We’ve spent a lot of time hiking in the Pecos Wilderness, but never made it to Hermit’s Peak. Would like to when we get back down there. Happy journeys to you, Carol
If you are wandering as far as Oregon then you might consider going just a bit further and looking into the Washington Cascades. The Washington Trails Association (www.wta.org) is a good tool for monitoring hiking conditions like snow levels in the high country. The website http://www.HikingWithMyBrother.com has a huge array of hiking suggestions. It is hard to pick out particular hikes since so many are so mind blowing, but for the sake of conversation let’s mention a day hike into the Enchantments (near Leavenworth, overnight permits have already been given out), Tuck and Robin Lakes (near Cle Elum), The Bathtub Lakes (on Mt Pilchuck), the Wonderland Trail (about 90 miles of circumnavigating Mount Rainier), the non-technical ascent up the south approach on Mt Adams (bring your ice axe, however), Deep Lake and Cathedral Rock (on Mount Daniel) and anywhere in the North Cascades National Park (the *parking lot* for the Cascades Pass trailhead is a spectacular place), Gothic Basin and/or Mt Pugh and/or Vesper Peak (all off of the Mountain Loop Highway), and Trapper Peak on the North Cascades Highway.

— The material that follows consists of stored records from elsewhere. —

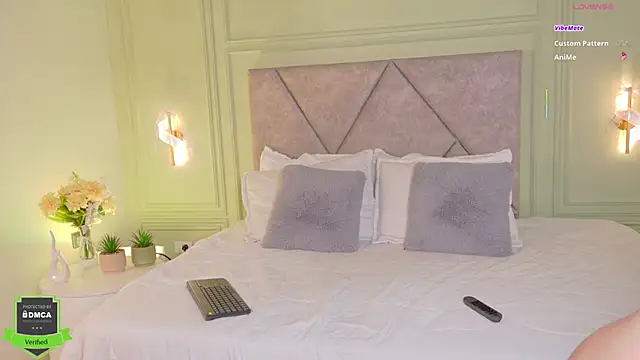  Miss Kimm online show from 03/09/26, 12:20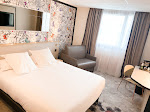 Photos de Brit Hotel Nantes La Beaujoire n°6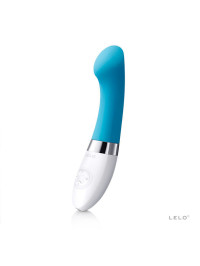 LELO - VIBRATORE GIGI 2 BLU...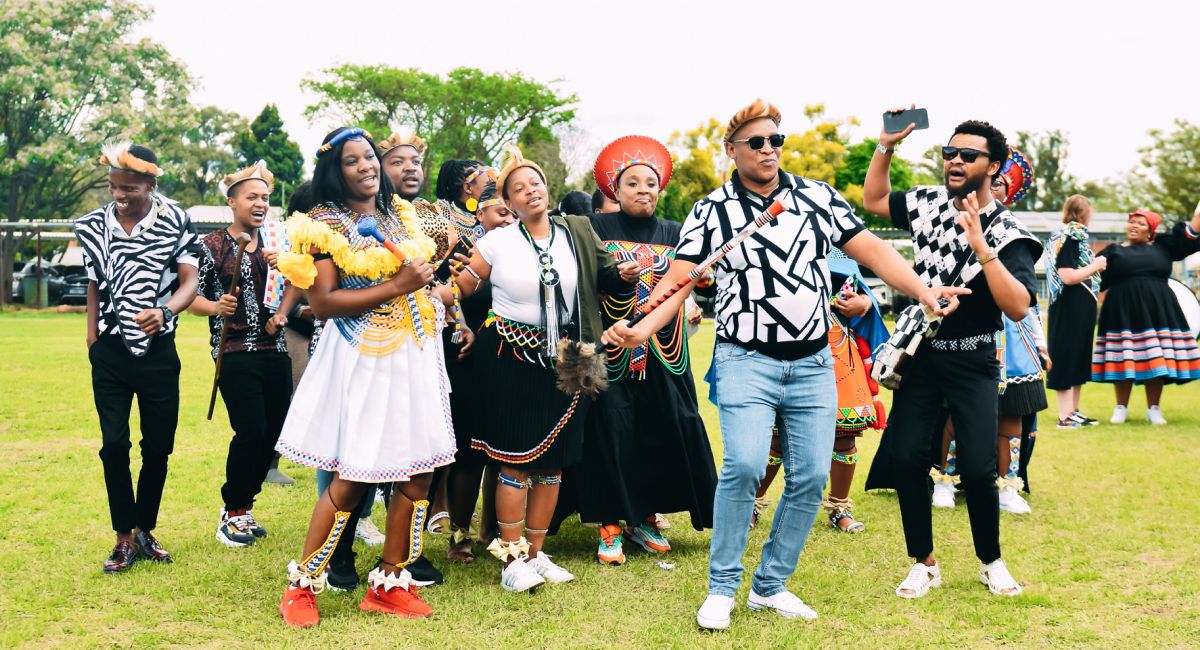 mnambithi tvet college celebrated heritage month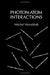 Photon-Atom Interactions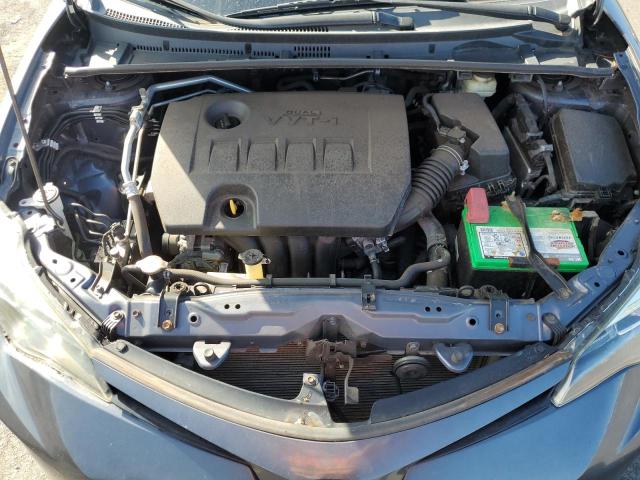 2018 TOYOTA COROLLA L - 5YFBURHE9JP752028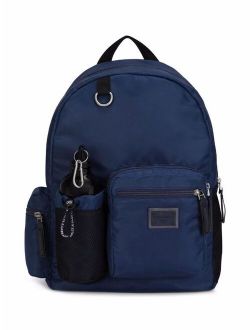 Kids multi-pocket backpack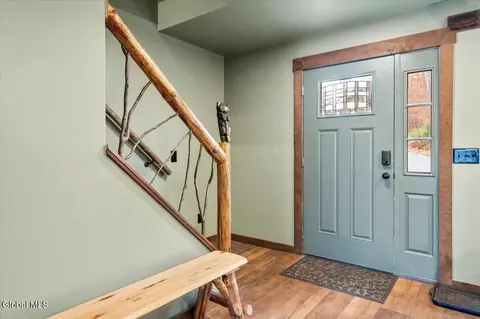Entry Way - 74 Drexel Rd, Athol, NY 12810 photo 1 of 3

Washington State has a much larger population of hikers than New Mexico. It is rare to have a trail to yourself all day long. Nice folks – many trained by the Seattle Mountaineers and good to have around if a teardrop goes berserk on you. Wonderland is often crowded, most of North Cascades Park is completely deserted (not even an entry fee), and all of it is beautiful.